Et bis repetita! Plus de cent jeunes filles ont fondu dans la nature suite à l’attaque de leur école à Dapchi, dans l’Etat de Yobe, nord-est du Nigeria. Et plus de 48 heures après cette disparition de masse, le flou est presqu’en entier et le mystère lourd à couper au couteau, autour de cette nouvelle affaire qui vient confirmer la quasi-impuissance des gouvernants nigérians à sécuriser leur vaste territoire. Combien de jeunes filles ont disparu du pensionnat? Qui sont les auteurs de cet acte odieux? Pourquoi s’en sont-ils pris à des élèves de sexe féminin, rappelant aux Nigérians pris entre colère et inquiétude, l’enlèvement en 2014, des 276 filles d’une école de Chibok? Autant d’interrogations qui restent sans réponse et ne font qu’entremêler davantage les fils de l’écheveau. Si le mode opératoire ressemble à s’y méprendre à celui de Boko Haram qui détenait toujours en otage un nombre important des filles de Chibok, il faut relever, fait curieux, que l’hydre islamiste n’a pas encore revendiqué l’attaque de Dapchi. Certes, les actes de banditisme sont le lot quotidien des populations qui ne savent plus à quel saint confier leur protection, l’inanition parfois complice des forces de sécurité et de défense, accusées, à tort ou à raison, d’être souvent de mèche avec les criminels, ne sont plus des refuges sures.
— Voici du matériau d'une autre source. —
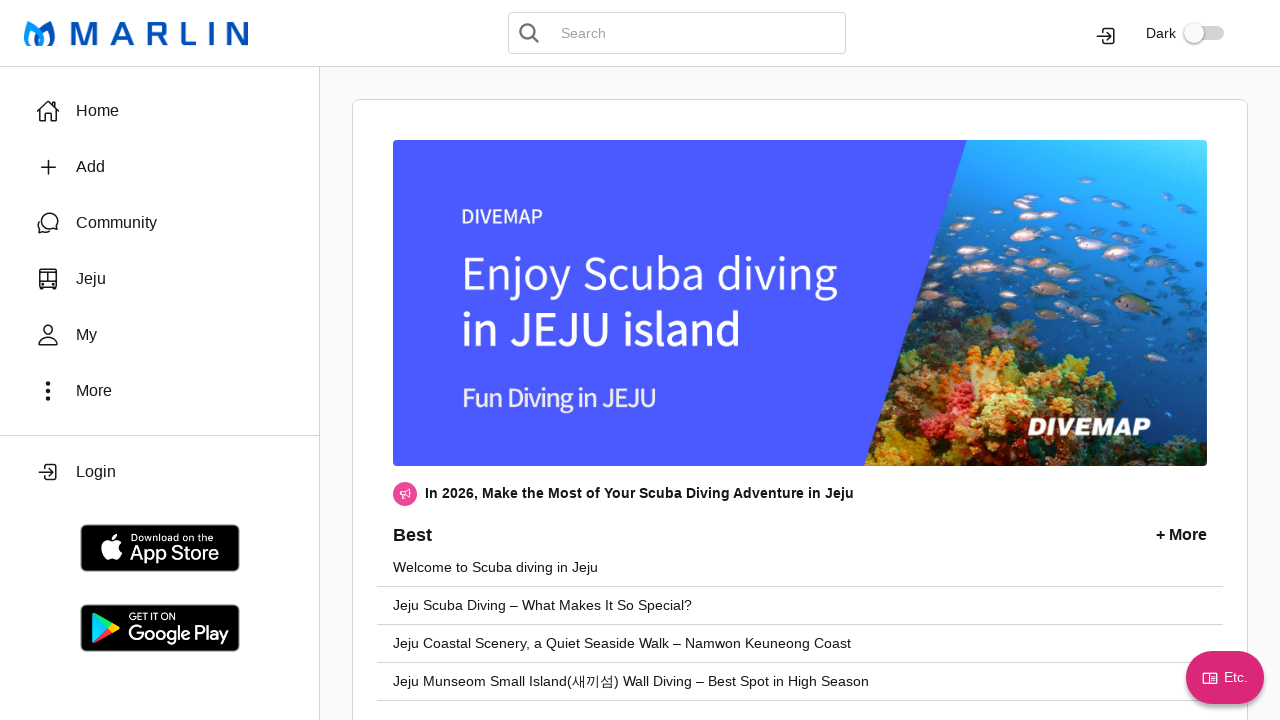

--- FILE ---
content_type: text/html;charset=UTF-8
request_url: https://marlinapp.net/host/posts/199
body_size: 3036
content:
<!doctype html><html><head><meta charset="UTF-8"/><meta http-equiv="X-UA-Compatible" content="ie=edge"/><meta name="viewport" content="width=device-width,initial-scale=1,maximum-scale=1,user-scalable=0"/><link rel="icon" type="image/x-icon" href="/images/favicon.ico"/><link rel="shortcut icon" type="image/x-icon" href="/images/favicon.ico"/><link rel="shortcut icon" href="/images/icon.png"/><link rel="apple-touch-icon" href="/images/icon.png"/><meta name="apple-mobile-web-app-capable" content="yes"/><meta name="apple-mobile-web-app-status-bar-style" content="default"/><meta name="mobile-web-app-capable" content="yes"><meta name="google-site-verification" content="SYPCtCk6JP4GQ33BafGn90X97OWljR7TKp7cGmYLwgQ"/><meta name="naver-site-verification" content="dd7ede659f7ced35174119211f7574fee978dc61"/><meta property="fb:app_id" content="355180731244732"/><meta name="description" content="스쿠버 다이빙은 여러분이 바다 세계에서 호흡하며 몸으로 느끼는 특별한 순간입니다.  그리고 그 순간이 영원한 추억으로 남았으면 좋겠습니다."/><meta property="og:type" content="website"/><meta property="og:site_name" content="마린(MARLIN)"/><meta property="og:url" content="https://www.marlinapp.net/boards/199"/><meta property="og:title" content="제주도 여행의 특별한 체험, 스쿠버 다이빙 즐기기"/><meta property="og:description" content="스쿠버 다이빙은 여러분이 바다 세계에서 호흡하며 몸으로 느끼는 특별한 순간입니다.  그리고 그 순간이 영원한 추억으로 남았으면 좋겠습니다."/><meta property="og:image" content="https://www.marlinapp.net/upload/host-item/2023/04/29/000/divemap66e5b13632ce4675bc4c307ee0193cbc.jpg"/><meta property="og:image:secure_url" content="https://www.marlinapp.net/upload/host-item/2023/04/29/000/divemap66e5b13632ce4675bc4c307ee0193cbc.jpg"/><meta property="og:image:width" content="640"/><meta property="og:image:height" content="480"/><meta property="al:ios:url" content="https://apps.apple.com/kr/app/daibeumemoli-divememory/id965611469"/><meta property="al:ios:app_store_id" content="965611469"/><meta property="al:ios:app_name" content="마린(MARLIN)"/><meta property="al:android:url" content="https://play.google.com/store/apps/details?id=com.diverg.divememory"/><meta property="al:android:app_name" content="마린(MARLIN)"/><meta property="al:android:package" content="com.diverg.divememory"/><meta property="al:web:url" content="https://www.marlinapp.net"/><title>제주도 여행의 특별한 체험, 스쿠버 다이빙 즐기기</title><script async src="https://www.googletagmanager.com/gtag/js?id=G-KLWBGY21LR"></script><script>function gtag(){dataLayer.push(arguments)}window.dataLayer=window.dataLayer||[],gtag("js",new Date),gtag("config","G-KLWBGY21LR")</script><style>body,html{height:100%}#root{display:flex;height:100%}</style><script defer="defer" src="/index-3fccd98d58bc40e819a2.bundle.js"></script></head><body><div id="root"></div></body></html>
Comment dans un Etat gouverné ces enlèvements récurrents peuvent-ils s’opérer au nez à la barbe des autorités et sous les yeux de populations terrorisées? Une douzaine de véhicules transportant des hommes lourdement armés, tirant en l’air, pillant au passage des vivres, et prenant en chasse des enseignants et élèves de la Girls Science Secondary School, un internat de jeunes filles, taraudés par la crainte de subir le sort des malheureuses filles de Chibok. Le scénario était digne des films d’action nollywoodiens qui inondent désormais les écrans africains, à partir du Nigeria d’ailleurs. Pire le dénouement incertain de cette œuvre qui est loin de relever de la fiction vient rappeler aux uns et aux autres que Abubakar Shekau, plusieurs fois annoncé mort, mais plus que jamais aussi actif est animé de la farouche et diabolique détermination de donner la preuve qu’il est vivant et encore plus dangereux. Du reste, le Tchad et le Cameroun, voisins du Nigeria, où Boko Haram fait des incursions régulières, viennent de subir des attaques meurtrières de la secte. L’attaque du pensionnat de Yobe reste énigmatique dans son ensemble. Toutefois, elle reste dans la logique de la mission de Boko Haram de lutter, comme son nom l’indique, contre «l’éducation occidentale» qui selon la secte «est un péché».
Elles seraient 111 selon la police, une cinquantaine à en croire le gouverneur de l’Etat victime, et nombre d’entre elles échaudées par l’enlèvement de Chibok reviennent progressivement de leurs cachettes. Même si Dapchi n’atteindra peut-être pas l’envergure de Chibok qui avait suscité une indignation internationale avec pour point d’orgue, le mouvement «Bring back our girls», il n’en demeure pas moins que par cette attaque spectaculaire dont elle a le secret, la secte islamiste Boko Haram vient d’étoffer son palmarès sordide d’actes terroristes. Toute chose qui lui procure cette notoriété tragique. Il est temps que Muhammadu Buhari prenne la mesure des choses pour freiner, à défaut de l’éradiquer, les ardeurs meurtriers de Boko Haram. Il l’avait d’ailleurs promis, lorsqu’il se lançait à la reconquête du fauteuil présidentiel. Simple promesse électoraliste qui n’engage que ceux qui y ont cru? Peut-être. A moins que le héros, toujours éloigné des affaires par la maladie n’aie jeté l’éponge avant même le combat, le vrai.